TEXTE À LIRE:
——

J’ai sacrément évolué depuis la carte de visite que j’ai envoyée avec « Quel beau jour pour mourir ». Maintenant, je continue une nouvelle aventure en major avec le label Epic Records France, je rentre dans l’industrie de la musique et je confirme. Là je propose plusieurs styles pour que les gens se disent : « Ah d’accord, il sait faire ça ». D’où le titre « Voulez-vous coucher avec moi ? » : voulez-vous faire partie de ce mouvement que je suis en train de créer ? Ce nom, il faut le voir comme une proposition. Je vous invite. Alors si vous êtes curieux, venez écouter. Prenez tout ce que vous avez à prendre, inspirez-vous, ambiancez-vous et montez sur le navire parce que ça ne va faire que de monter.
À quel moment as-tu conçu ce projet ?

——

DONNÉES FOURNIES:
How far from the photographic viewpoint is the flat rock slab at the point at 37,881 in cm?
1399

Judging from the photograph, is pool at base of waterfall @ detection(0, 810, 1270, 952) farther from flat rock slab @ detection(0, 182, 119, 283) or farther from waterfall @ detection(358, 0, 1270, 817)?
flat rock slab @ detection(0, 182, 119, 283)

——

CONSIGNE 1: Remplace « navire » par « bateau » dans le texte sur le projet musical, puis recopie le passage compris entre « J’ai sacrément évolué » et « que de monter. », bornes incluses.
CONSIGNE 2: Dans le texte sur le projet musical, avec quel label se poursuit la nouvelle aventure en major ?
CONSIGNE 3: Rédige la suite du texte sur le projet musical, à partir de l'endroit où il s'arrête.

RÉPONSE RÉDIGÉE 1:
J’ai sacrément évolué depuis la carte de visite que j’ai envoyée avec « Quel beau jour pour mourir ». Maintenant, je continue une nouvelle aventure en major avec le label Epic Records France, je rentre dans l’industrie de la musique et je confirme. Là je propose plusieurs styles pour que les gens se disent : « Ah d’accord, il sait faire ça ». D’où le titre « Voulez-vous coucher avec moi ? » : voulez-vous faire partie de ce mouvement que je suis en train de créer ? Ce nom, il faut le voir comme une proposition. Je vous invite. Alors si vous êtes curieux, venez écouter. Prenez tout ce que vous avez à prendre, inspirez-vous, ambiancez-vous et montez sur le bateau parce que ça ne va faire que de monter.

RÉPONSE RÉDIGÉE 2: Avec le label Epic Records France.

RÉPONSE RÉDIGÉE 3:
Je travaille en avance, ce projet est déjà prêt depuis un an. J’aime donner l’impression au public que je me suis cassé la tête, alors que c’est un truc super simple. Là il me fallait une phrase et je me suis demandé : « C’est quoi la phrase française la plus évocatrice ? ». Dès que j’ai eu le nom, j’ai enchaîné sur la phase de conception de la mixtape. À la base, le projet était bouclé pour septembre mais il y a eu un déclic. On rentre dans une nouvelle année et on s’est dit : « On peut proposer plus que ça ! », donc on a enchaîné les séminaires.
Dans quelles conditions as-tu travaillé ?
80 % du projet s’est fait dans ma chambre, puis j’envoyais les pistes à mon ingé son. Il y avait aussi quelques séminaires en Belgique. Quand je pose, je ne fume même pas, je suis concentré. Un vrai geek devant l’ordi. Avant, je me prenais la tête sur les détails, les effets, le traitement de la voix. Aujourd’hui, je me suis pris la tête sur l’exécution : le choix des mots, le champ lexical, la compréhension. On me connaît déjà pour ma maîtrise technique, maintenant il faut que je développe quelque chose qui parte de l’artiste, qui soit unique à moi.
Comment caractérises-tu ton évolution entre tes anciens opus et celui-ci ?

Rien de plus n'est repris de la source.